◆ Excerpts of spatial question data
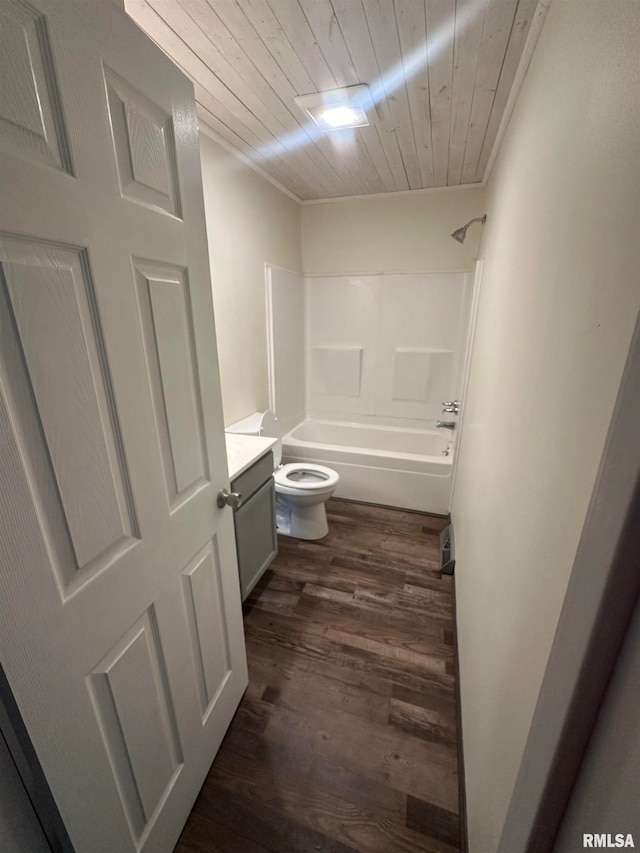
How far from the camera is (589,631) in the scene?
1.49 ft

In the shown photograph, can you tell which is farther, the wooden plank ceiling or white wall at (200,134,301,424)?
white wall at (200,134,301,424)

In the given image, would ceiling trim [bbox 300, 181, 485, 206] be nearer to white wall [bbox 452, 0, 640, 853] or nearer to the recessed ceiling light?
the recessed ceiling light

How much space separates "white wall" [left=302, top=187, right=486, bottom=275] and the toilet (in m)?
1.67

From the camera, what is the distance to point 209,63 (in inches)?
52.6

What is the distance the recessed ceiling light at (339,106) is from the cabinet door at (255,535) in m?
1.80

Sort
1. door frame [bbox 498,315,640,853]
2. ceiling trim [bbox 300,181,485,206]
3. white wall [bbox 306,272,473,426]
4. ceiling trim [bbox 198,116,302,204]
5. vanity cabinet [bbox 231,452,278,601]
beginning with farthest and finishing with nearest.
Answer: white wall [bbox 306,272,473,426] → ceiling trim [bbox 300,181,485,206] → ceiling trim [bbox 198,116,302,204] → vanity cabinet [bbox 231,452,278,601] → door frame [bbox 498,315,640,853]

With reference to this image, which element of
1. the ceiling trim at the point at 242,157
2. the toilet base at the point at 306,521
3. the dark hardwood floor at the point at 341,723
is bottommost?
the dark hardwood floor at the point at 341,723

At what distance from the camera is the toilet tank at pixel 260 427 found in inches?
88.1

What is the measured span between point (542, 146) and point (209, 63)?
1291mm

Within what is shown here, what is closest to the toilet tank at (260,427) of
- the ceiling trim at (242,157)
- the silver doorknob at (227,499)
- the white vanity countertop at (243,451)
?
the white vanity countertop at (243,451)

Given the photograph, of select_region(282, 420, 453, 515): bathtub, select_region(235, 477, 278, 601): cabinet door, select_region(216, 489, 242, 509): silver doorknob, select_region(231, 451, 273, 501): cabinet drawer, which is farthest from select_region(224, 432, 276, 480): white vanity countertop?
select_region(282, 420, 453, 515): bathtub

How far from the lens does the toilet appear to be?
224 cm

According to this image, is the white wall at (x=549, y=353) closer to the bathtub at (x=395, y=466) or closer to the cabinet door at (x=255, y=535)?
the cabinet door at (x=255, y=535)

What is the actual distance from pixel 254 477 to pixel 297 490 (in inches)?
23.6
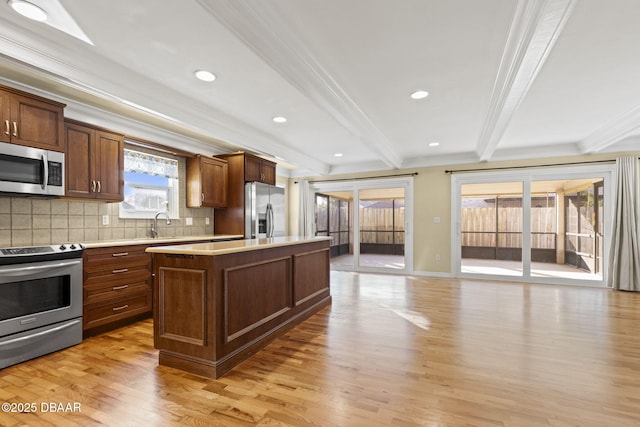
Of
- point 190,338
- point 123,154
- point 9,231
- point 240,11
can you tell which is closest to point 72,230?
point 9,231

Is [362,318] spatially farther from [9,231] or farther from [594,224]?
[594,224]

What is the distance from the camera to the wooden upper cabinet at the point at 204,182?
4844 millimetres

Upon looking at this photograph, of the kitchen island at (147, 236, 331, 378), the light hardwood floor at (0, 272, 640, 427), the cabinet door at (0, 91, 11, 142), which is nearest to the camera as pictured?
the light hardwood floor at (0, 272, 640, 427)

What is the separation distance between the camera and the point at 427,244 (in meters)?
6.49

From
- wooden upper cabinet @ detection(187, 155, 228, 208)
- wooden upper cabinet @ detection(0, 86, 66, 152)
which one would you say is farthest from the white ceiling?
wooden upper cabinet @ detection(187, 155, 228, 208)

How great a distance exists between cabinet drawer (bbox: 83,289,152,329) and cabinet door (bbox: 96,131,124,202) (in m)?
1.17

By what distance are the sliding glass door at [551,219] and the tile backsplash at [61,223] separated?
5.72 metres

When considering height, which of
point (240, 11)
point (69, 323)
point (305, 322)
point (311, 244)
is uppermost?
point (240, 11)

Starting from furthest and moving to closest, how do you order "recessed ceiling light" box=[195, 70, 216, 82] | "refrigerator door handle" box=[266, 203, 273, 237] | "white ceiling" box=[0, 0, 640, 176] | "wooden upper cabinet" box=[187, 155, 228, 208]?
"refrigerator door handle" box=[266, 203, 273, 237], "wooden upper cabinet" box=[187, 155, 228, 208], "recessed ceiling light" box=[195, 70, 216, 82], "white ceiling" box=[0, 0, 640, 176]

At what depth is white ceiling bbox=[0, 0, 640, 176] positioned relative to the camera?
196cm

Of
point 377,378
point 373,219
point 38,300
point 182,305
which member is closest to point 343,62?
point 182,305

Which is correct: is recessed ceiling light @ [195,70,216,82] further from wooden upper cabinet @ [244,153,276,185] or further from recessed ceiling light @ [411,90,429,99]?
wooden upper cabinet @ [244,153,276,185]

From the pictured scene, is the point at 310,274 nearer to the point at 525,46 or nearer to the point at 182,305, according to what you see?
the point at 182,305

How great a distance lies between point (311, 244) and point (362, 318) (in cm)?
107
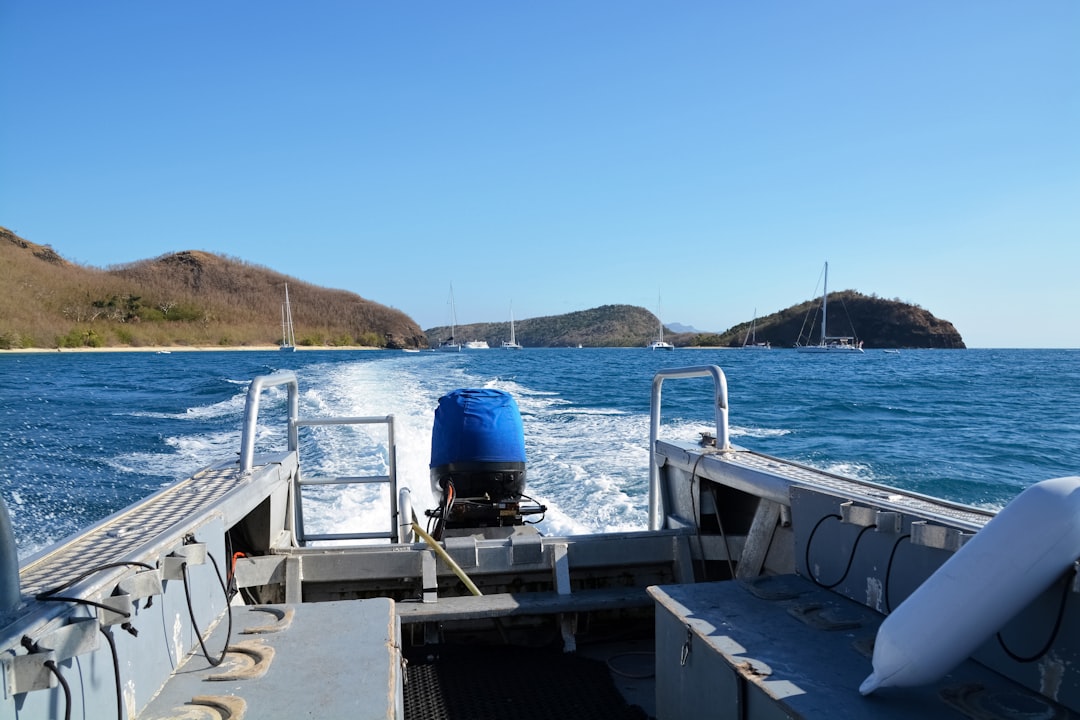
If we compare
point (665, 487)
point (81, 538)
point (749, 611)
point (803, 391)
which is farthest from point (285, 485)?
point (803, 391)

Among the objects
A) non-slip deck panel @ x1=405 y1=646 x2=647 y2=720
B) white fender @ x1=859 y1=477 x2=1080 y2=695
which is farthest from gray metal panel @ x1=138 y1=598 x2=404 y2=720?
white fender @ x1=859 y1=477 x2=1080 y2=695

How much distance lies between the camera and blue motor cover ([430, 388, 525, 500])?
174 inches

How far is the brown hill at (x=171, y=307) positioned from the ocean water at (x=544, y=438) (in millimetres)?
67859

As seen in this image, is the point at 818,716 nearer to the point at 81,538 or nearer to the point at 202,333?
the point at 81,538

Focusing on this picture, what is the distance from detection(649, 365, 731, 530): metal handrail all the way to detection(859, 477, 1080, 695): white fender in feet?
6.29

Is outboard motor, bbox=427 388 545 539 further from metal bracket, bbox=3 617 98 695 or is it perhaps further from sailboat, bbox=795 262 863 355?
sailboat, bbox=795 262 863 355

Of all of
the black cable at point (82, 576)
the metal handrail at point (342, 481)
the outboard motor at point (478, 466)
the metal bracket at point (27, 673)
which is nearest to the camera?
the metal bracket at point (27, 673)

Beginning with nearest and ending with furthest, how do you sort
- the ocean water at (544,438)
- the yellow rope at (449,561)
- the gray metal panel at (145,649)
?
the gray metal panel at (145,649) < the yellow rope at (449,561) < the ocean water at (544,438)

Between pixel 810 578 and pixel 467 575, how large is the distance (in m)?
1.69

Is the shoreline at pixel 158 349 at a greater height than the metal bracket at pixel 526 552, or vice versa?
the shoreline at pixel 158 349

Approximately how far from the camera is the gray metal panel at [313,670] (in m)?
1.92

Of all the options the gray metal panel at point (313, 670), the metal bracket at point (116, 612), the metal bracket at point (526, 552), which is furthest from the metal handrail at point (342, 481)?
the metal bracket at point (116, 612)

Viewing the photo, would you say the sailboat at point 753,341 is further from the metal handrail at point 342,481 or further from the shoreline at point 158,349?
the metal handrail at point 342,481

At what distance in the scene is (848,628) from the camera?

◆ What is asked
Rewrite everything from the line with "In the given" down to the line with "Answer: white wall", swapping "toilet" for "sink" and leaving the rest of those records unchanged.

◆ Solution
In the given image, would ceiling trim [bbox 300, 181, 485, 206] be nearer to white wall [bbox 452, 0, 640, 853] or nearer to the recessed ceiling light?
the recessed ceiling light

How much space separates "white wall" [left=302, top=187, right=486, bottom=275] and the sink (in m)?
1.67

From the camera, what is the distance to point 209,63 (in inches)?
52.6

What is the distance the recessed ceiling light at (339,106) is from the cabinet door at (255,535) in m?
1.80

Sort
1. door frame [bbox 498,315,640,853]
2. ceiling trim [bbox 300,181,485,206]
3. white wall [bbox 306,272,473,426]
4. ceiling trim [bbox 198,116,302,204]
5. vanity cabinet [bbox 231,452,278,601]
beginning with farthest and finishing with nearest.
Answer: white wall [bbox 306,272,473,426] → ceiling trim [bbox 300,181,485,206] → ceiling trim [bbox 198,116,302,204] → vanity cabinet [bbox 231,452,278,601] → door frame [bbox 498,315,640,853]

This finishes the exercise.